El ruido (y el calor) desbocado
Desde la habitación, desde la cama, se escucha la ciudad: Colombia es ruidosa. Ahí fuera hay una pelea de perros: un ladrido, dos, tres, quizá haya cuatro perros: un mordisco, un gemido, dos, tres; la rabia explota; ya se separan, el silencio se asoma, tímido. Apenas dura. Los vecinos charlan, charlan alto. Su conversación, su risa, sus llamadas, sus timbres, sus movimientos trepan hasta aquí. No todos los huecos de la casa tienen ventanas, y donde las hay podría no haberlas: están abiertas sin remedio, la casa intenta respirar. El techo es de chapa y la chapa, sabrán, es uno de los más sofisticados instrumentos de percusión; al son del viento o de la lluvia se transforma en baterista, de momento solo acompaña, en un lento cuatro por cuatro, al resto de elementos sonoros. Los pájaros trinan (están que trinan, más bien), trinan fuerte, como si quisieran avisar de algo. Las motos son extensión del cuerpo y marcan el ritmo de esta orquesta delirante (si oyes un motor a tus espaldas ten por seguro que es una moto. Así como: si oyes cabalgar son caballos, no cebras): una bulería de acelerones, frenazos, petardazos, cláxones. Es imposible dormir. La ducha fría. Vamos a la calle. Cuánto ruido puede tolerar una calle.

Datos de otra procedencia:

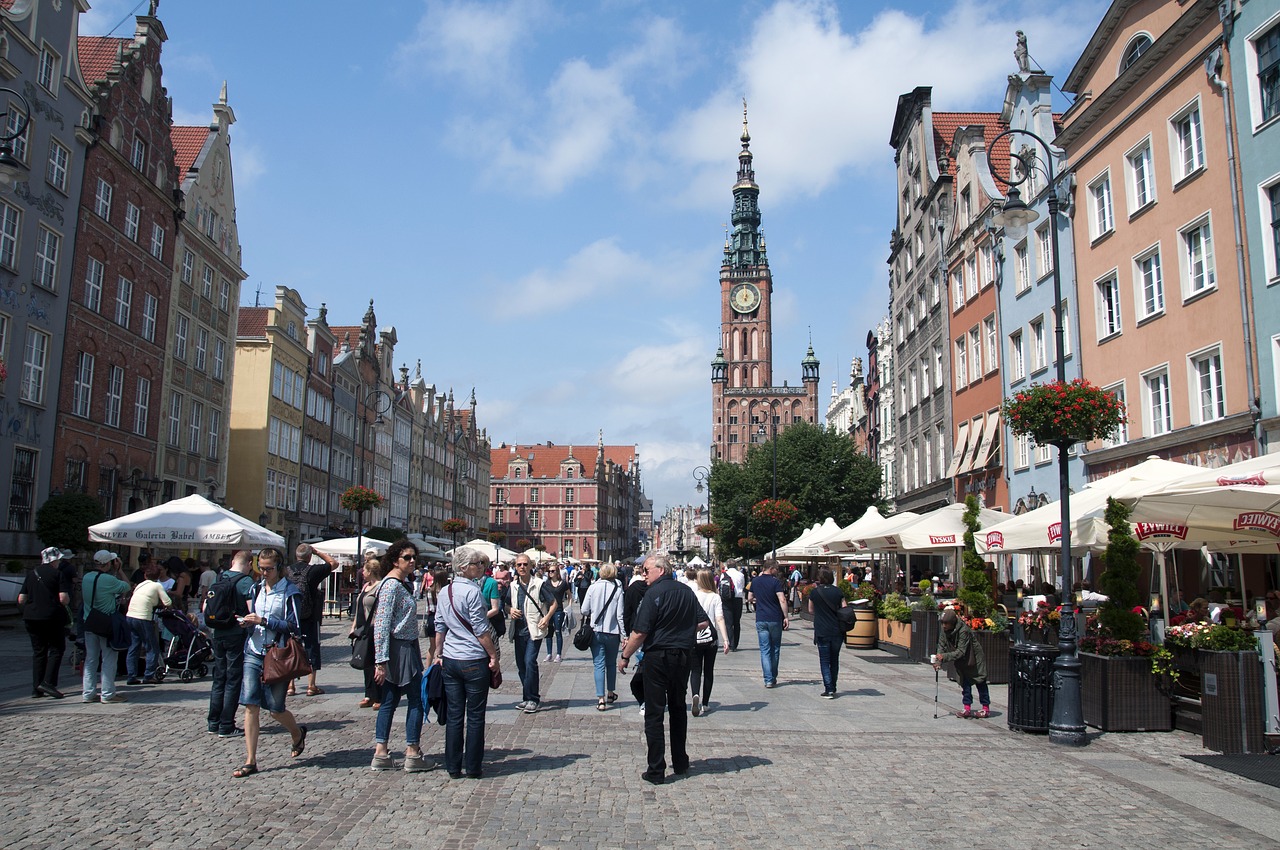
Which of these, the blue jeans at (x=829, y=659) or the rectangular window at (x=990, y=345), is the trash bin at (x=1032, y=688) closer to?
the blue jeans at (x=829, y=659)

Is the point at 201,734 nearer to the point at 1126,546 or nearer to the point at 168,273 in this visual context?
the point at 1126,546

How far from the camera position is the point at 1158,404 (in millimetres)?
22000

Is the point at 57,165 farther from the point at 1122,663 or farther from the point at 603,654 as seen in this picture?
the point at 1122,663

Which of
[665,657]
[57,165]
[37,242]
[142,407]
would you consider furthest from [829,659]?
[142,407]

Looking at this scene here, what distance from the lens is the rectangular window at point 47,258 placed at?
2683 cm

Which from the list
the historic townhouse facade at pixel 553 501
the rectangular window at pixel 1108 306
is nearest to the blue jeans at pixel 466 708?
the rectangular window at pixel 1108 306

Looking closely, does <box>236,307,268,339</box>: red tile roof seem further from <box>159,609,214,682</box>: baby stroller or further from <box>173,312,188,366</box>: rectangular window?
<box>159,609,214,682</box>: baby stroller

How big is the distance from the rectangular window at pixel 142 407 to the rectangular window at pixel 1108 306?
96.4 feet

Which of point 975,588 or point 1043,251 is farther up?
point 1043,251

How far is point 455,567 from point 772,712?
5.48 metres

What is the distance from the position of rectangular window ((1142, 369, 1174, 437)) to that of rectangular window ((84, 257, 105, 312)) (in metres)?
28.8

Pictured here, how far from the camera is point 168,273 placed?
1377 inches

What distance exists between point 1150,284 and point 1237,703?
603 inches

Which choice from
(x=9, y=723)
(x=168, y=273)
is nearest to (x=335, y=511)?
(x=168, y=273)
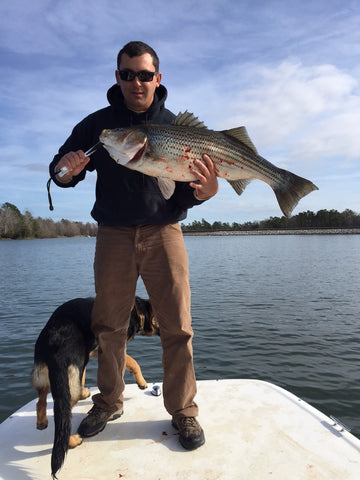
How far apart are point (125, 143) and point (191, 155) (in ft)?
1.89

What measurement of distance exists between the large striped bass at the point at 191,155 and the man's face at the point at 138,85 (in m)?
0.48

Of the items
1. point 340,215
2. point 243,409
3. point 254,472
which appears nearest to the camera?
point 254,472

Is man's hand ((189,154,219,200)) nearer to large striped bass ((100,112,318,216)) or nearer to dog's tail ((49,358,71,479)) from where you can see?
large striped bass ((100,112,318,216))

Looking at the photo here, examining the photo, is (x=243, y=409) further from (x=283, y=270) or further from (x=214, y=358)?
(x=283, y=270)

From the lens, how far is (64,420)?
11.3ft

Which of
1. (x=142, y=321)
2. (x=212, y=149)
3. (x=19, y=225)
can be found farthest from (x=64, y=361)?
(x=19, y=225)

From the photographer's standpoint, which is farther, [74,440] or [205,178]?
[74,440]

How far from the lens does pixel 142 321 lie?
5277 mm

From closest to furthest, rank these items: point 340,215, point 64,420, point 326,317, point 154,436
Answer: point 64,420 → point 154,436 → point 326,317 → point 340,215

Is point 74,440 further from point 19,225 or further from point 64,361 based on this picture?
point 19,225

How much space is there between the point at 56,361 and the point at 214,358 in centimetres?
677

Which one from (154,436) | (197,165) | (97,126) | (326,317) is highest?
(97,126)

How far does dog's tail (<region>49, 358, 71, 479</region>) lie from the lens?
3162mm

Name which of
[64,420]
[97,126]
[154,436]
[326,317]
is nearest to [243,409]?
[154,436]
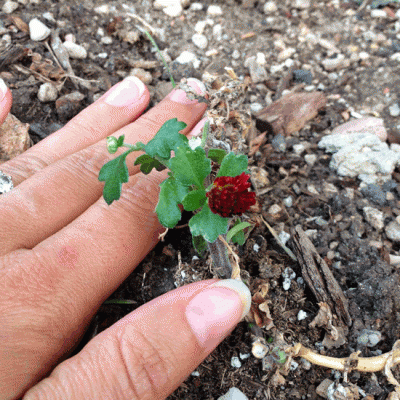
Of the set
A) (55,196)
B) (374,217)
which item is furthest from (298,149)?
(55,196)

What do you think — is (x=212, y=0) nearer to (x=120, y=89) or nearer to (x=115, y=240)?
(x=120, y=89)

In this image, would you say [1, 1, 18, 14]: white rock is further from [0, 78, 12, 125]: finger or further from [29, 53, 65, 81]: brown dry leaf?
[0, 78, 12, 125]: finger

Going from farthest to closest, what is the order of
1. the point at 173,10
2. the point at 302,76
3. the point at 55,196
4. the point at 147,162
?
the point at 173,10 → the point at 302,76 → the point at 55,196 → the point at 147,162

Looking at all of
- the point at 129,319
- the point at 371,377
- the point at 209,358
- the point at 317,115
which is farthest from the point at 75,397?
the point at 317,115

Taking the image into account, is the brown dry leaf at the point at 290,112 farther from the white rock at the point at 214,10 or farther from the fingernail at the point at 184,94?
the white rock at the point at 214,10

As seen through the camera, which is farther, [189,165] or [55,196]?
[55,196]

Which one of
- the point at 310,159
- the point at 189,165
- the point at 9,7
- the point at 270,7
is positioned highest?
the point at 9,7

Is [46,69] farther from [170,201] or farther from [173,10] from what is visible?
[170,201]

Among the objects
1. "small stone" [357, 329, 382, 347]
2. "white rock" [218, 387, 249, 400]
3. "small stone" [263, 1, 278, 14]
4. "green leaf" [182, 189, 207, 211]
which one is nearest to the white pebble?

Por diez, por cien, por mil. El ballenato, la salsa y el reggaetón de los comercios colman las veredas. No importa si venden zapatillas, dentífrico o papel, la música no se negocia: a más alta más clientes, parecen creer. Dentro es, casi, insoportable. “Señor, qué se lleva”, “a la orden, caballero”, los comerciantes comercian. “No se ponga al sol o terminará como yo”, grita un negro que vende paraguas parasol. “Por allá, pero cuidado no le vayan a meter los dedos en la boca”, dice la señora de la tienda cuando pregunto dónde comprar unas chanclas: “le van a querer cobrar más”, explica a mi cara de sorpresa. Cruzar una calle supone esquivar veinte motos con, potencialmente, 60 personas encima, entre ellas perros, y sacos de papas, y un par de bebés, y pocos cascos.
El bullicio continúa y, al caer la noche, la plaza del centro reúne grupos de amigos, parches que dicen aquí. La música de cantina, la de tomar, la de despecho suena fuerte, fortísima desde varios locales: “Hoy me quiero emborrachar de dolor y sentimiento. Cantinero, hágame un grande favor y me trae más licor, quiero ahogar este tormento”, dice la de más acá. “Qué triste me quedé al ver la cama vacía”, dice la de más allá. Y otra: “estoy adolorido y un poco confundido. La que quiero que me quiera, no me quiere como quiero”. Si el licor no consigue hacer olvidar esos desamores, lo hará el volumen de la música. Dentro de los locales es imposible hablar, tan siquiera escuchar tus pensamientos. Las botellas de cerveza vacías se acumulan en las mesas, el mesero no las recoge, como si fueran los trofeos de los clientes, tan despechados como alcoholizados.
El ruido de la noche, con los primeros rayos de la mañana, da el relevo a los ruidos del día: las gallinas, los vecinos, los desayunos, los comercios, las motos, siempre las motos. El ciclo del ruido tropical se cierra y se renueva.
Si pudiéramos convertir en algún tipo de energía este ruido.